In the maximal case we need O(number of pages * number of intermediates per page). Currently we get major savings because some intermediates are just soft links to other intermediates.
Opportunities for savings:
- [x] ~~PDF page split is breadth first, producing one file per page before some files are needed. It would be reasonable to have a group of 25 splitter.~~ Implemented in v7.
- [ ] Intermediate temporary files could be deleted after every dependency interested in them has been consumed. Each object produced by the pipeline could have a reference count. Whenever a task finishes the reference count of each input is decreased. When a task is finished we ask how many input tasks want to see each output file and set the reference count accordingly.
- [ ] Prioritize depth over breadth when a worker process is free to select a new task, if ruffus or its replacement doesn't already do this. Depth first topo ordering might get this for free.
Reference counting may be sufficient is probably the easiest way to get better performance here without complications.

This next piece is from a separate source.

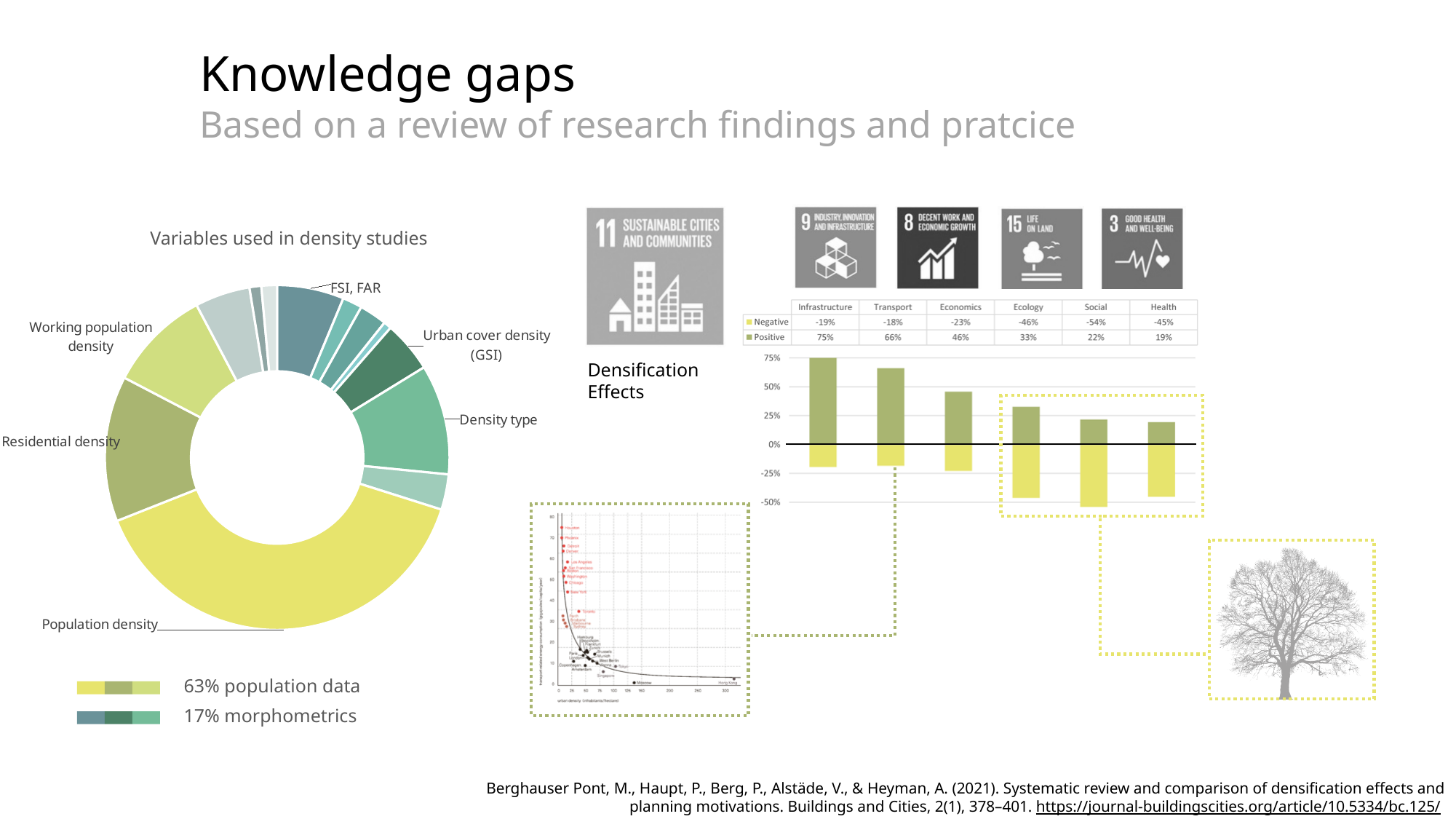
In the Densification Effects chart, which has the larger Positive value, Economics or Ecology? Economics In the Densification Effects chart, which category has the highest Positive value? Infrastructure In the Densification Effects chart, what is the Positive value for Infrastructure? 75% What kind of chart is the Densification Effects chart? Bar chart How many categories are shown in the Densification Effects chart? 6 In the Densification Effects chart, do the Positive values rise or fall from Infrastructure to Health? Fall In the Densification Effects chart, what is the difference between the Positive values for Infrastructure and Transport? 9% In the Densification Effects chart, which category has the lowest Positive value? Health In the 'Variables used in density studies' chart, which variable has the largest slice? Population density In the Densification Effects chart, what is the Negative value for Social? -54% In the Densification Effects chart, what is the Negative value for Ecology? -46% How many series does the Densification Effects chart's table list? 2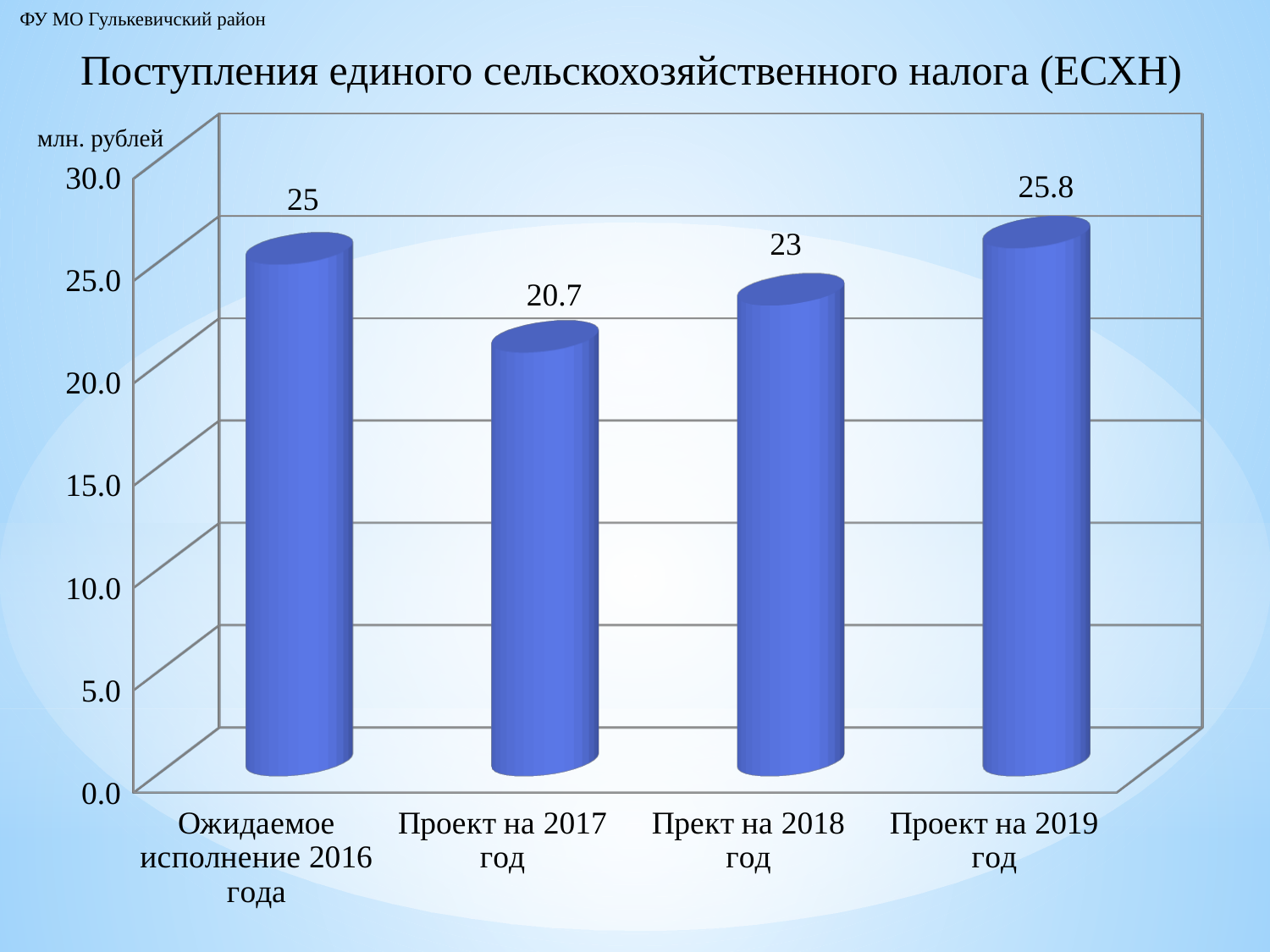
What is the difference between the values for 'Ожидаемое исполнение 2016 года' and 'Прект на 2018 год'? 2 What is the difference between the values for 'Проект на 2019 год' and 'Проект на 2017 год'? 5.1 Which category has the lowest value? Проект на 2017 год What kind of chart is shown on the slide? Bar chart What is the value for 'Ожидаемое исполнение 2016 года'? 25 Which is larger: the value for 'Ожидаемое исполнение 2016 года' or for 'Прект на 2018 год'? Ожидаемое исполнение 2016 года How many categories are shown on the chart? 4 What is the value for 'Прект на 2018 год'? 23 What is the value for 'Проект на 2017 год'? 20.7 What is the title of the chart? Поступления единого сельскохозяйственного налога (ЕСХН) Which category has the highest value? Проект на 2019 год What is the value for 'Проект на 2019 год'? 25.8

One option would be to hardlink the input files for every time a task is run and delete them when it is done. That delegates refcounting to file system. Could fallback to cp if ln does not work.
/tmp/ocrmypdf-somefile/
triage/
origin
origin.pdf
repair/
input.pdf # hardlinked to origin.pdf
input.repaired.pdf
Ruffus is not capable of a depth-first/greedy exploration of the pipeline DAG.
Improved for v7
Improved again for v8.4/v9
Why does Ocrmypdf create all the pdf files in one batch? And then it doesn't clean up its working directory until it's done.
I would expect it to extract pages as they are consumed by threads, and to delete everything besides the finalized page *.pdf as the page finishes processing.
As a result of this, if you have /tmp mounted on ram, you absolutely can OOM because of too many temporary files.
That would not be good for me. Since I'm using OCRmyPDF in a (at the moment private) Plugin for Calibre with a proofreading step after the OCR process on scanned PDF documents, I depend on the existence of all temporary hocr files until I delete them by myself after proofreading.
@installgentoo The working directory is definitely cleaned up at the end of processing. However, some intermediate resources are not deleted as soon as they could be. This hasn't been implemented because it mainly people with low temporary storage who are processing a lot of files, in most cases adding more storage is a good-enough workaround. As @bertholdm mentions, the introduction of plugins has made a lot of changes more complex.